Understandably the disconnect between the issue presented by the Florida Bar, and the dicta from the Court has left many Florida trial attorneys confused. Thus, it is important to remember that the Court refused to make a rule change so as before this ruling trial counsel must make reasonable efforts to identify any lien, advise the client of the potential lien, and make reasonable efforts to resolve the matter. Should trial counsel believe it would be in the plaintiff’s best interest to engage an expert, then outsourcing to SLRS for an additional fee is ethically authorized.[2] If there is a concern regarding whether the fees to reduce the lien may be passed along to the client, SLRS will assist with getting an order from the court with jurisdiction to approve all fees in conformance with 1.5(f)(4)(B)(ii).

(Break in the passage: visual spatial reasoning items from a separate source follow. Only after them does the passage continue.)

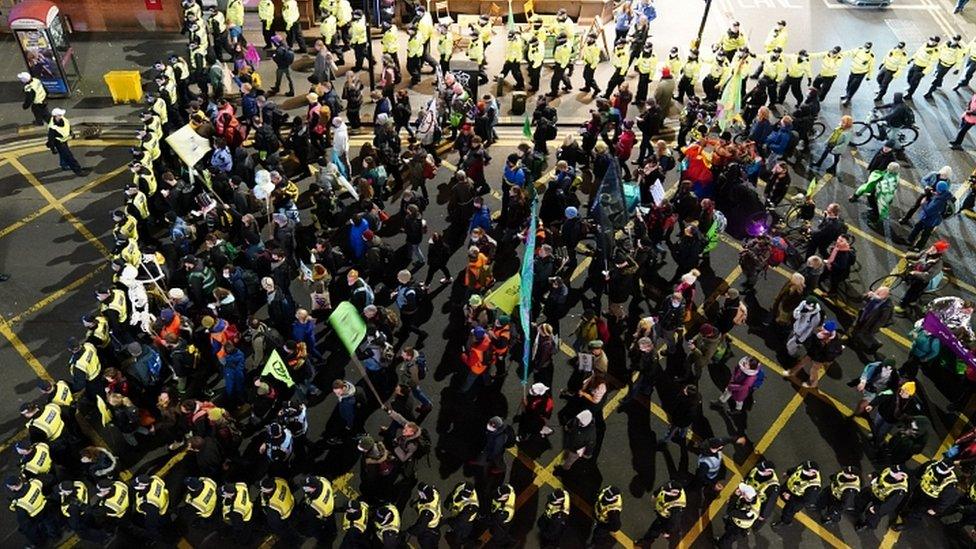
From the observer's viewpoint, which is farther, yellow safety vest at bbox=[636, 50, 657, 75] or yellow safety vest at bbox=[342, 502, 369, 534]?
yellow safety vest at bbox=[636, 50, 657, 75]

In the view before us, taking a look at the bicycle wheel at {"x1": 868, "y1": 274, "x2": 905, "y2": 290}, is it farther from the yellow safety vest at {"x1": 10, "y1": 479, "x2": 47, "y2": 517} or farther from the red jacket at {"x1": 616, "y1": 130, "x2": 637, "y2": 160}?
the yellow safety vest at {"x1": 10, "y1": 479, "x2": 47, "y2": 517}

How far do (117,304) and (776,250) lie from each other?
1289cm

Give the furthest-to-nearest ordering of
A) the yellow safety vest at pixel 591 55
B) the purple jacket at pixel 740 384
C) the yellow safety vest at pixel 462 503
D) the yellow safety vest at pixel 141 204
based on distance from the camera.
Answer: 1. the yellow safety vest at pixel 591 55
2. the yellow safety vest at pixel 141 204
3. the purple jacket at pixel 740 384
4. the yellow safety vest at pixel 462 503

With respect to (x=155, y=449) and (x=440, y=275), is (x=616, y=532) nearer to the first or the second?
(x=440, y=275)

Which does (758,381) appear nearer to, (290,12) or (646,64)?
(646,64)

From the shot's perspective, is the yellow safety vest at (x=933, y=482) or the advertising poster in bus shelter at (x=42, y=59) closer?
the yellow safety vest at (x=933, y=482)

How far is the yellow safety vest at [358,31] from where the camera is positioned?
21.4 metres

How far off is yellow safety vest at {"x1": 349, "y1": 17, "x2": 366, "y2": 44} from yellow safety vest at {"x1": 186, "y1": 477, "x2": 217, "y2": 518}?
15.1 m

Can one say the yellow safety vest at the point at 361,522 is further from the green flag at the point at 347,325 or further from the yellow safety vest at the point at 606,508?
the yellow safety vest at the point at 606,508

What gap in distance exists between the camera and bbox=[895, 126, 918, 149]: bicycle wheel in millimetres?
19709

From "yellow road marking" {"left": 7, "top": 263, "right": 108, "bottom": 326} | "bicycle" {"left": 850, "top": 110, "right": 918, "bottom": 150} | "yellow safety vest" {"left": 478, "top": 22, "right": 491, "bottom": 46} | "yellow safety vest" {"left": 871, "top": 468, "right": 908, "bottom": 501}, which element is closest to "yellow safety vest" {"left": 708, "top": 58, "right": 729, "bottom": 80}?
"bicycle" {"left": 850, "top": 110, "right": 918, "bottom": 150}

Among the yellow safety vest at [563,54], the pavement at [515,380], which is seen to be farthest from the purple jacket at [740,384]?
the yellow safety vest at [563,54]

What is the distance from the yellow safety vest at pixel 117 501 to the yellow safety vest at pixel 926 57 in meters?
23.0

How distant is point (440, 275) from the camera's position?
15.8m
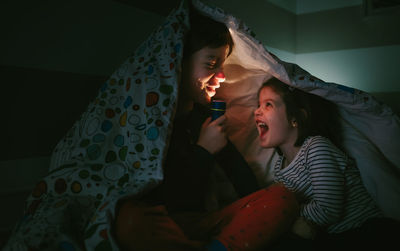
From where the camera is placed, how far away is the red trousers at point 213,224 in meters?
0.63

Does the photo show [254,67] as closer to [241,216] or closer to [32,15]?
[241,216]

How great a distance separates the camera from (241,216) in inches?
30.7

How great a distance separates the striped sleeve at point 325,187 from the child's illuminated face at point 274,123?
0.42ft

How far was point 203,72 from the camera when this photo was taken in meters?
0.97

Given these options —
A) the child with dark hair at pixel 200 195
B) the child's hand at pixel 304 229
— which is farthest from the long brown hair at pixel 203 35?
the child's hand at pixel 304 229

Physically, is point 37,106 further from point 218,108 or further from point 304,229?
point 304,229

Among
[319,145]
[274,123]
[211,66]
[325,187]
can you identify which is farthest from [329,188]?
[211,66]

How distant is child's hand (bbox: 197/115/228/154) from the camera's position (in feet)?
3.15

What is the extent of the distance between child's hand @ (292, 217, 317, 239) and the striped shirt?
0.12 feet

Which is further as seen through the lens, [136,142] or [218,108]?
[218,108]

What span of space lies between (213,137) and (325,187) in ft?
1.18

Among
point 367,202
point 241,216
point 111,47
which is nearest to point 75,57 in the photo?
point 111,47

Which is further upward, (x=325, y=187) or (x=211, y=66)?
(x=211, y=66)

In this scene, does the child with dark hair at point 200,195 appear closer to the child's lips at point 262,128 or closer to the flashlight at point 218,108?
the flashlight at point 218,108
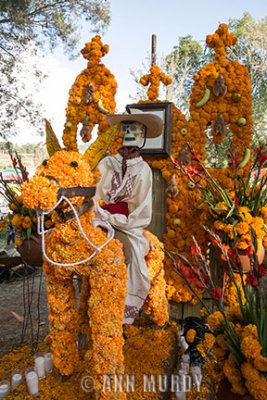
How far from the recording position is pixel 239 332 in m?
1.46

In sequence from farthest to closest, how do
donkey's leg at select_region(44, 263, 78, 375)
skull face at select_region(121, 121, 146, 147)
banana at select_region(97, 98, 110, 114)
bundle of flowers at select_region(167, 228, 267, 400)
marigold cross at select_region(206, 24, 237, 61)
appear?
banana at select_region(97, 98, 110, 114), marigold cross at select_region(206, 24, 237, 61), skull face at select_region(121, 121, 146, 147), donkey's leg at select_region(44, 263, 78, 375), bundle of flowers at select_region(167, 228, 267, 400)

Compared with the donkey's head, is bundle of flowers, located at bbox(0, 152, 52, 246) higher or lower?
lower

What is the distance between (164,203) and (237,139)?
1.19 meters

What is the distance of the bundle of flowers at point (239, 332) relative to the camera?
125 cm

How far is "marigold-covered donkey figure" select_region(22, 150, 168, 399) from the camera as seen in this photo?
1830 millimetres

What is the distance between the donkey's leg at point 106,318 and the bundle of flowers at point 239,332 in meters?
0.70

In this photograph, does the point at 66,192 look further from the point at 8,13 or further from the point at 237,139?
the point at 8,13

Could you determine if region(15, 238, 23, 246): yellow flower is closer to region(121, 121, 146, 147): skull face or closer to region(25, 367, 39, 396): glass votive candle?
region(25, 367, 39, 396): glass votive candle

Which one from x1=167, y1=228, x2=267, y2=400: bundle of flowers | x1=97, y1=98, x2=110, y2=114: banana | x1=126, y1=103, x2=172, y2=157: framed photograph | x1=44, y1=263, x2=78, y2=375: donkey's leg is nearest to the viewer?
x1=167, y1=228, x2=267, y2=400: bundle of flowers

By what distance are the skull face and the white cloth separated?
147 mm

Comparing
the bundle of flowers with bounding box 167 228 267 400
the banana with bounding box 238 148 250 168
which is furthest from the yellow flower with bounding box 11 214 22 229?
the banana with bounding box 238 148 250 168

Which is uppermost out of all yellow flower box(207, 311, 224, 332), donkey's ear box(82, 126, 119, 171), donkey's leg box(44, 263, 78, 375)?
donkey's ear box(82, 126, 119, 171)

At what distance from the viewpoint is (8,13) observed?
7.91 m

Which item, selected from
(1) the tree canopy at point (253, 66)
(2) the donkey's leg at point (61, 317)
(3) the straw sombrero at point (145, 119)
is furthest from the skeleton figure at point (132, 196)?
(1) the tree canopy at point (253, 66)
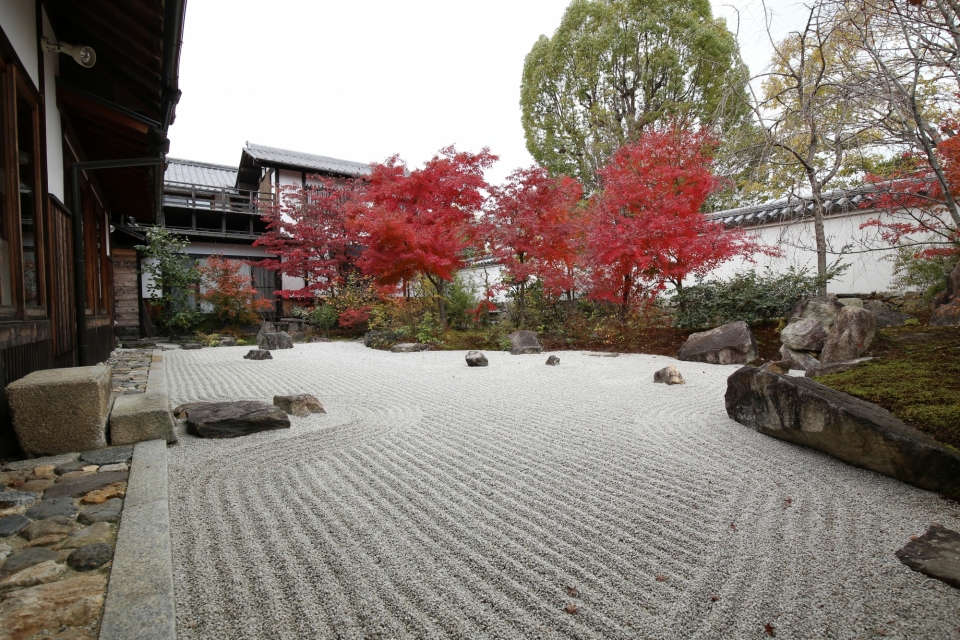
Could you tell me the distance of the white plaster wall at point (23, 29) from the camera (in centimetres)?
245

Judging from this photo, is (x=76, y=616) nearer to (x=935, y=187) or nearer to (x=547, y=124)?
(x=935, y=187)

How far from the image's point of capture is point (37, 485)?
189 cm

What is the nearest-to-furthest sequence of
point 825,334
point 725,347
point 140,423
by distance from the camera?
point 140,423, point 825,334, point 725,347

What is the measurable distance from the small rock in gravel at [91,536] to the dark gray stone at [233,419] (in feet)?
4.23

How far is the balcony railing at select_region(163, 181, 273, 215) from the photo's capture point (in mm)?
13992

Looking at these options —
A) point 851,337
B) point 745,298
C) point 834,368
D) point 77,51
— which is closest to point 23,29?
point 77,51

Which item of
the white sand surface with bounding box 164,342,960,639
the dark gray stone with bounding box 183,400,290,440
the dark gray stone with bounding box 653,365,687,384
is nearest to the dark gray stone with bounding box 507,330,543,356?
the dark gray stone with bounding box 653,365,687,384

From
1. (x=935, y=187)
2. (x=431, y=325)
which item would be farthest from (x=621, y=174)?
(x=431, y=325)

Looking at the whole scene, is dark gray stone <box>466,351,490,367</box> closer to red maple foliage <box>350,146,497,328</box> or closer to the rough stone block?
red maple foliage <box>350,146,497,328</box>

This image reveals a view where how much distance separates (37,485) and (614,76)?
12992mm

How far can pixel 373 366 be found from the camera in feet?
21.6

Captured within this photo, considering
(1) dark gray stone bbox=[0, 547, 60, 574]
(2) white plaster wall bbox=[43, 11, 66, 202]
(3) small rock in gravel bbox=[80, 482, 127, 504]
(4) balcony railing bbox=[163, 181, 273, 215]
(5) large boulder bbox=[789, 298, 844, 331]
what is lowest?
(1) dark gray stone bbox=[0, 547, 60, 574]

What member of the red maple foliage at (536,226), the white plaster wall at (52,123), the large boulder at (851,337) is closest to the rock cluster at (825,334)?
the large boulder at (851,337)

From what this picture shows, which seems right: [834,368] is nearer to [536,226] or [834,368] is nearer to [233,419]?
[233,419]
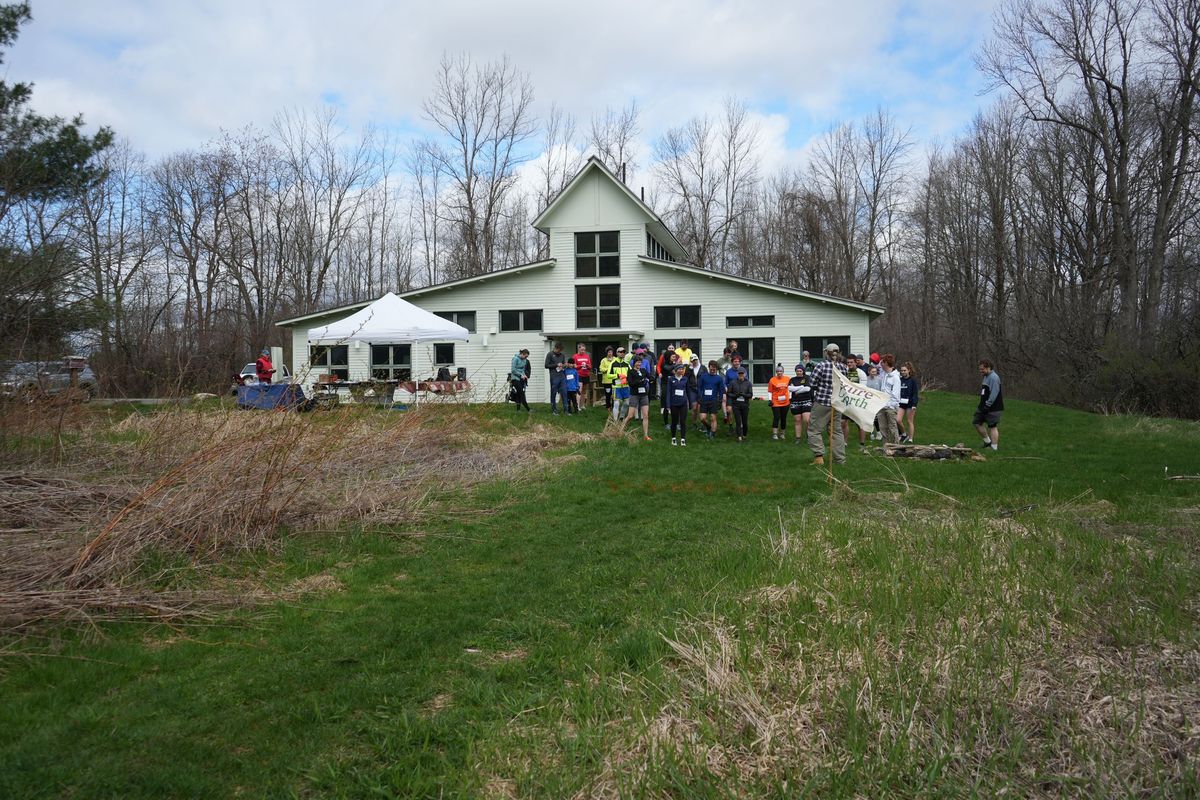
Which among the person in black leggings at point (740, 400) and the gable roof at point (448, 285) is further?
the gable roof at point (448, 285)

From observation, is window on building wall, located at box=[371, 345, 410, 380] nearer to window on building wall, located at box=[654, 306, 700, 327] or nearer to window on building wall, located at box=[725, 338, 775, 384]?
window on building wall, located at box=[654, 306, 700, 327]

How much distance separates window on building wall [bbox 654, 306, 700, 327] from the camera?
1044 inches

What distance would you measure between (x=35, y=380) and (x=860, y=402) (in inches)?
437

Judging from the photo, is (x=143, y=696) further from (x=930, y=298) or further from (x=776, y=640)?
(x=930, y=298)

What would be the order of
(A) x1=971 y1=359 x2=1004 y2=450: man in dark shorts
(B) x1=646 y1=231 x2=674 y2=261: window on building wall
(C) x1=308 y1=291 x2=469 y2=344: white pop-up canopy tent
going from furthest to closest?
(B) x1=646 y1=231 x2=674 y2=261: window on building wall → (C) x1=308 y1=291 x2=469 y2=344: white pop-up canopy tent → (A) x1=971 y1=359 x2=1004 y2=450: man in dark shorts

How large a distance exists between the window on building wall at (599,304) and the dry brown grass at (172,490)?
52.2 ft

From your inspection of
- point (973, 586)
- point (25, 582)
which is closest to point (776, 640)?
point (973, 586)

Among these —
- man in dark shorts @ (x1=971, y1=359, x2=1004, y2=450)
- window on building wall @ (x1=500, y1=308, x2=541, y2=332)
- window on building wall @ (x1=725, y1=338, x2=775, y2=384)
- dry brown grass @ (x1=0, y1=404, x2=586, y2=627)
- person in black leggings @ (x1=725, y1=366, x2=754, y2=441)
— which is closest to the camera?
dry brown grass @ (x1=0, y1=404, x2=586, y2=627)

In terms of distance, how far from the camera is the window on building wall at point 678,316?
26516mm

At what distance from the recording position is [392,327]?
20.1 metres

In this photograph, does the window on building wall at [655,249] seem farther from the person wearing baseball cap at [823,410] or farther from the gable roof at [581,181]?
the person wearing baseball cap at [823,410]

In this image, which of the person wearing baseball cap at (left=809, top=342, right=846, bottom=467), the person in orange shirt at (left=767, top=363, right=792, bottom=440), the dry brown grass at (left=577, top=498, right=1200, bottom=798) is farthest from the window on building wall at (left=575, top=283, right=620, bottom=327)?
the dry brown grass at (left=577, top=498, right=1200, bottom=798)

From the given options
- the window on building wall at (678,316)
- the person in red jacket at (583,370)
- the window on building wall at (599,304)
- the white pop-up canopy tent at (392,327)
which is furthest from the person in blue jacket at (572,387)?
the window on building wall at (678,316)

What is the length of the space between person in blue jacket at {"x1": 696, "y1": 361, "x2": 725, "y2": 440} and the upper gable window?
11.0 metres
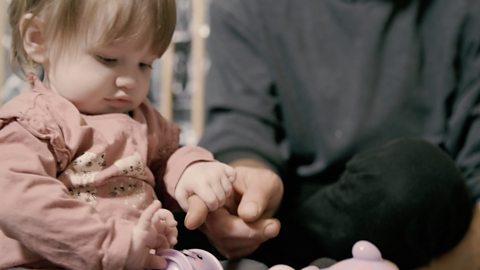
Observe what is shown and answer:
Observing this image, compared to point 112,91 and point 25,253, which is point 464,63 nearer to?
point 112,91

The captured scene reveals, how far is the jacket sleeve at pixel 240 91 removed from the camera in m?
1.04

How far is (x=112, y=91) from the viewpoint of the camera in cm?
65

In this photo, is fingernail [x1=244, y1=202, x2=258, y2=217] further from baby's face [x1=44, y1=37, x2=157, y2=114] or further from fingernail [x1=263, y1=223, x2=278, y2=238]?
baby's face [x1=44, y1=37, x2=157, y2=114]

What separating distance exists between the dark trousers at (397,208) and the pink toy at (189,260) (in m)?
0.15

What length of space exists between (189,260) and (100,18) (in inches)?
9.8

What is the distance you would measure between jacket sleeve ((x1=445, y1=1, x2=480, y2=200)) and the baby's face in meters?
0.57

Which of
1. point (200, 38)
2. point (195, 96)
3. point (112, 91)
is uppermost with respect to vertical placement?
point (112, 91)

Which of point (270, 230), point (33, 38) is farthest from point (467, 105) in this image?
point (33, 38)

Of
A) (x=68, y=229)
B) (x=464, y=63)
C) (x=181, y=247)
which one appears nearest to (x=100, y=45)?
(x=68, y=229)

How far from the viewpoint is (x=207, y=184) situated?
662 mm

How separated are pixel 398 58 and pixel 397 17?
7 centimetres

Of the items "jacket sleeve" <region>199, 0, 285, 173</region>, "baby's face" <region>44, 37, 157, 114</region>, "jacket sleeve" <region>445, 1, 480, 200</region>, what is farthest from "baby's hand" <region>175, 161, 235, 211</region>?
"jacket sleeve" <region>445, 1, 480, 200</region>

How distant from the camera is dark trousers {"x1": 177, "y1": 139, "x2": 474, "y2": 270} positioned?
2.48 ft

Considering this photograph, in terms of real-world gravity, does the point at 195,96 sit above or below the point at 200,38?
below
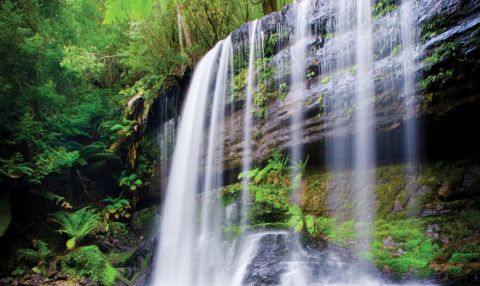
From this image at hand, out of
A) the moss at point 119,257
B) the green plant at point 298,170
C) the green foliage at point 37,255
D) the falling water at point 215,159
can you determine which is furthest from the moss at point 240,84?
the green foliage at point 37,255

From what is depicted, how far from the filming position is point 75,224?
8438 millimetres

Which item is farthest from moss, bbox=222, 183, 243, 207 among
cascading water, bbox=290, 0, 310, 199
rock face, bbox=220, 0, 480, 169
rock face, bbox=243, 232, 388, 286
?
rock face, bbox=243, 232, 388, 286

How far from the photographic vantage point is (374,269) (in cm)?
549

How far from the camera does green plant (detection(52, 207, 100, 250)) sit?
820 centimetres

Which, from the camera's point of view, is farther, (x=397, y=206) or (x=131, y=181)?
(x=131, y=181)

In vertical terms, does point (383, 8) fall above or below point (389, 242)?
above

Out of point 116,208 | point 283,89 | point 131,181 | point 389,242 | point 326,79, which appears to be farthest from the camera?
point 131,181

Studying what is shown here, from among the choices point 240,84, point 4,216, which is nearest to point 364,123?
point 240,84

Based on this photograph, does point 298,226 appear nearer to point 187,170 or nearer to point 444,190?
point 444,190

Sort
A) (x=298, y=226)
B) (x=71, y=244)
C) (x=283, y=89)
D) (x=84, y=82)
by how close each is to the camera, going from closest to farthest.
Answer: (x=298, y=226)
(x=71, y=244)
(x=283, y=89)
(x=84, y=82)

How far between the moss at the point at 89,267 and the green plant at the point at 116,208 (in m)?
2.57

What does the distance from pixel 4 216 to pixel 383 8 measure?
31.6ft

SLRS processes are designed to assist Florida attorneys in compliance with the existing rules. SLRS can provide lien resolution outsourcing language which can be incorporated into retainer agreements. Additionally, upon engagement, SLRS will provide the required separate written informed consent. This separate informed consent has been required by the American Bar Association since 2008 and is contained in all SLRS intake packages. Finally, as discussed above, SLRS will assist trial counsel in obtaining court approval of the lien resolution fee. SLRS regularly assists counsel (specifically guardians of our minor and catastrophically injured clients) in obtaining court approval of our “savings” based fees, wherein we are regularly complimented by the court for the reasonableness of our fees.

In the end, each Florida attorney will have to decide what they believe the best course of action is given all of the foregoing. SLRS stands ready to assist in any way we can.

[1] Rule 4-1.5(f)(4)(E) Comments

[2] IN RE: Amendments to Rule Regulating the Florida Bar 4-1.5-Fees and Costs for Legal Services.